- **What the exercise asks**: Retype, exactly as they appear below, the lines between the line holding "Tanzania, site O07, 2012-12-03" and the line holding "common name: warthog", both ends included.

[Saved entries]

● ● ● ●

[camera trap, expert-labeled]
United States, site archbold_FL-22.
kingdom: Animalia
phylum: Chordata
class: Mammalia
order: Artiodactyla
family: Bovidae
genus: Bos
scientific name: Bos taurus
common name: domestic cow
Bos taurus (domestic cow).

● ● ● ●

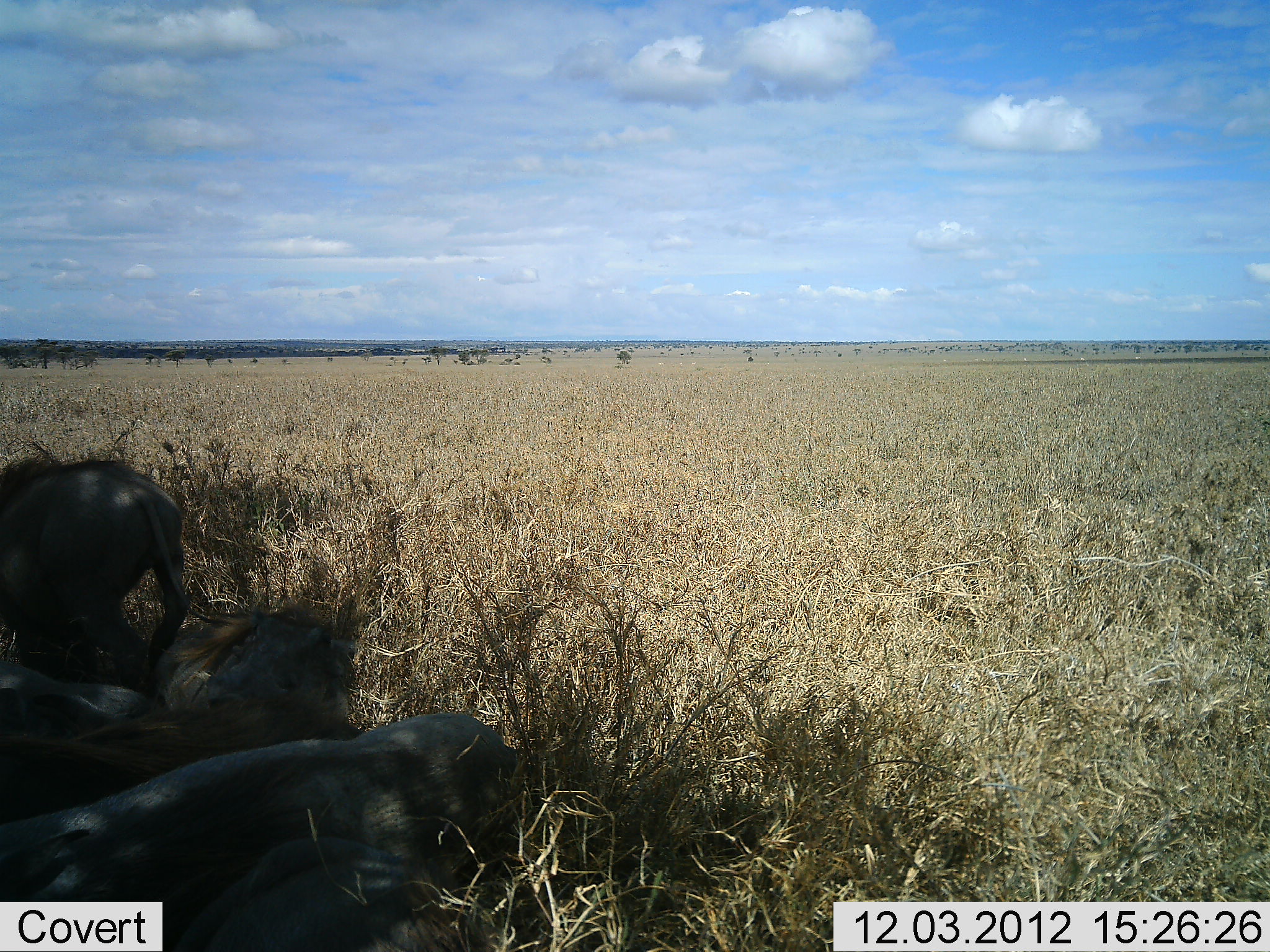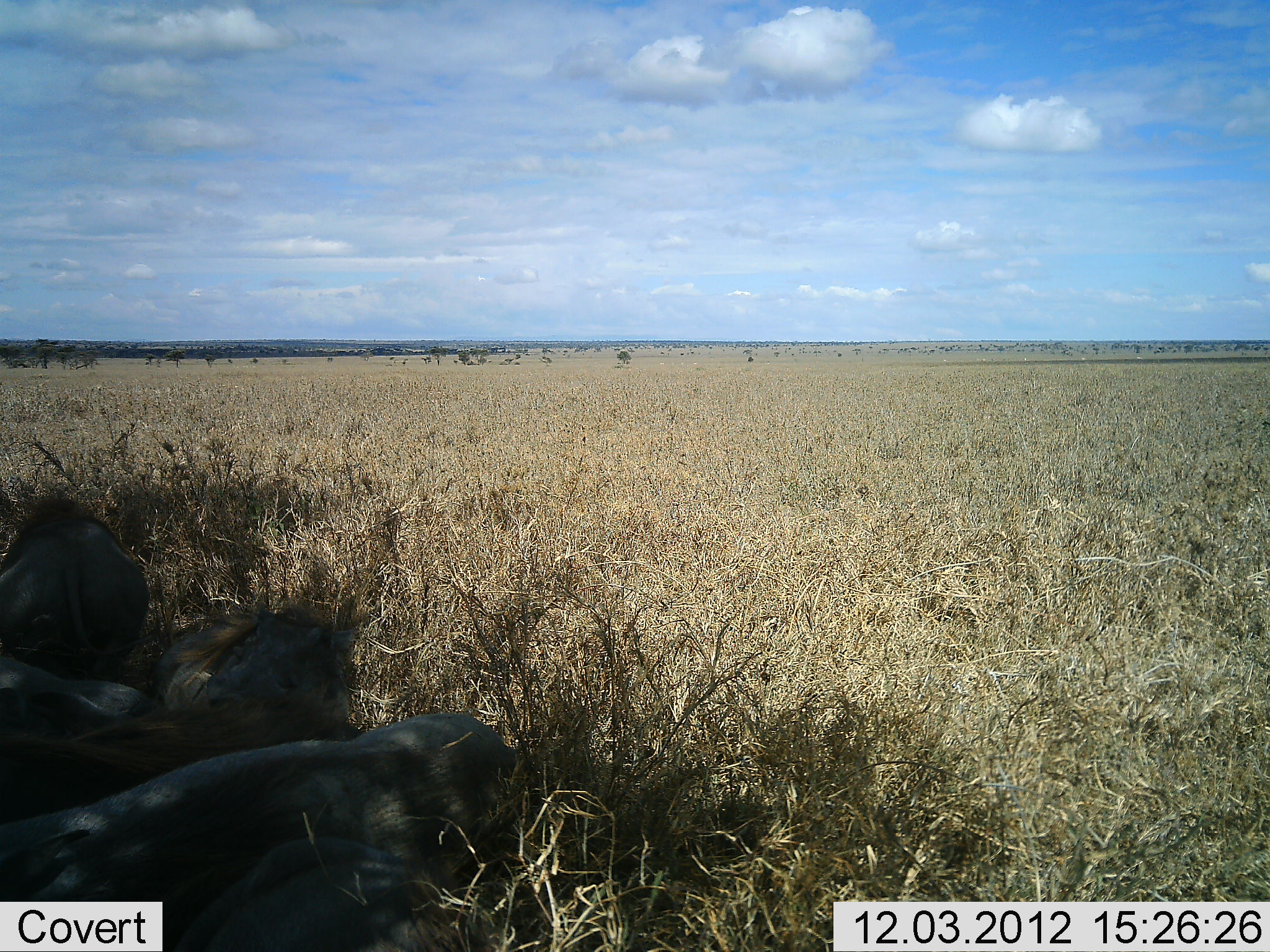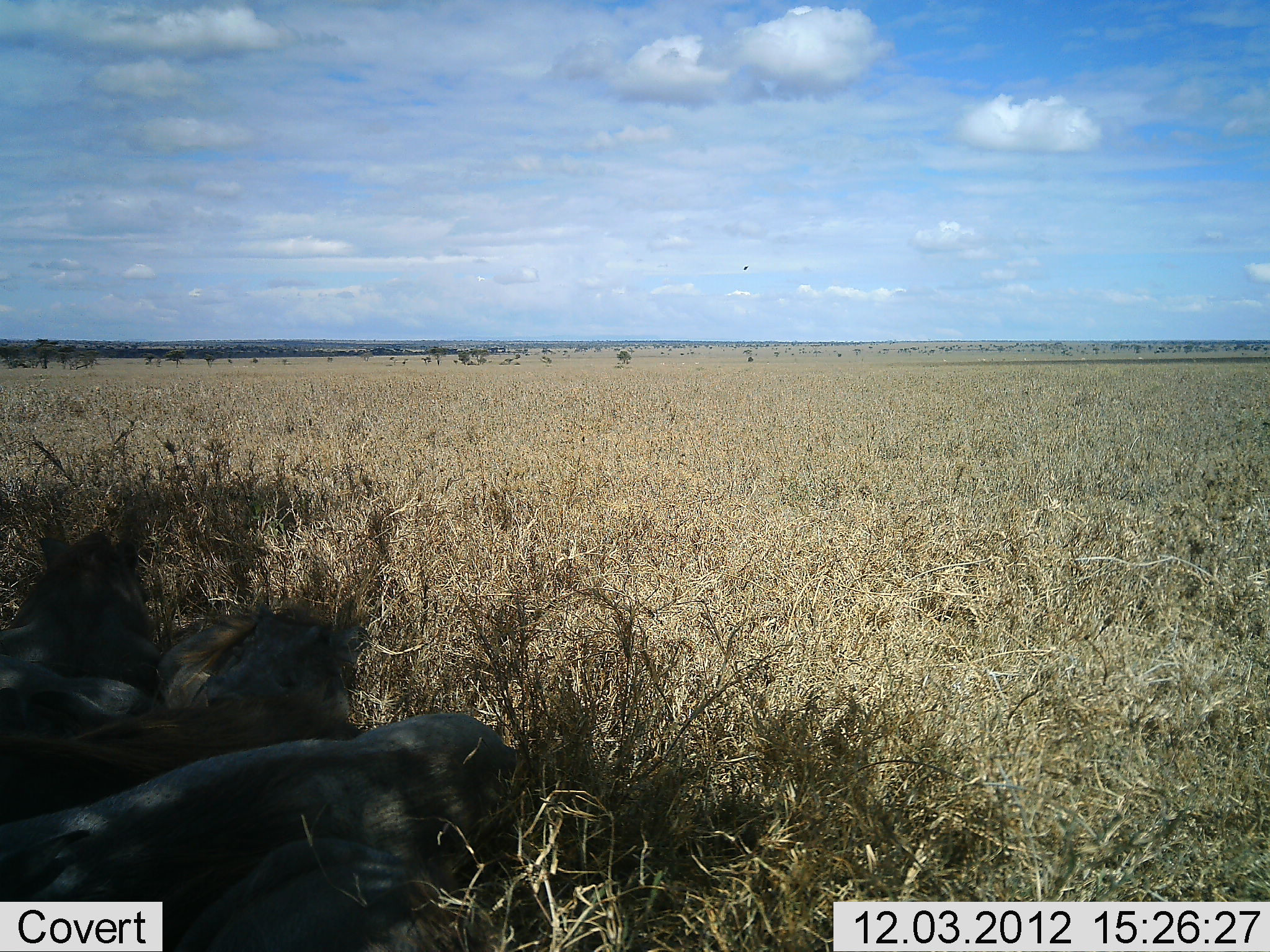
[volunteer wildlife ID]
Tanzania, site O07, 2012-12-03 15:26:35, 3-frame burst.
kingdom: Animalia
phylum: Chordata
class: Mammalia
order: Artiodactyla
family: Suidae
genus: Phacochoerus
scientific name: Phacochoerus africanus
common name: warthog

● ● ● ●

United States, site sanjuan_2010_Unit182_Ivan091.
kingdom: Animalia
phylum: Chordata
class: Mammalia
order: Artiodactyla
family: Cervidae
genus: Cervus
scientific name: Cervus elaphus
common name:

● ● ● ●

- **Result of the exercise**:
Tanzania, site O07, 2012-12-03 15:26:35, 3-frame burst.
kingdom: Animalia
phylum: Chordata
class: Mammalia
order: Artiodactyla
family: Suidae
genus: Phacochoerus
scientific name: Phacochoerus africanus
common name: warthog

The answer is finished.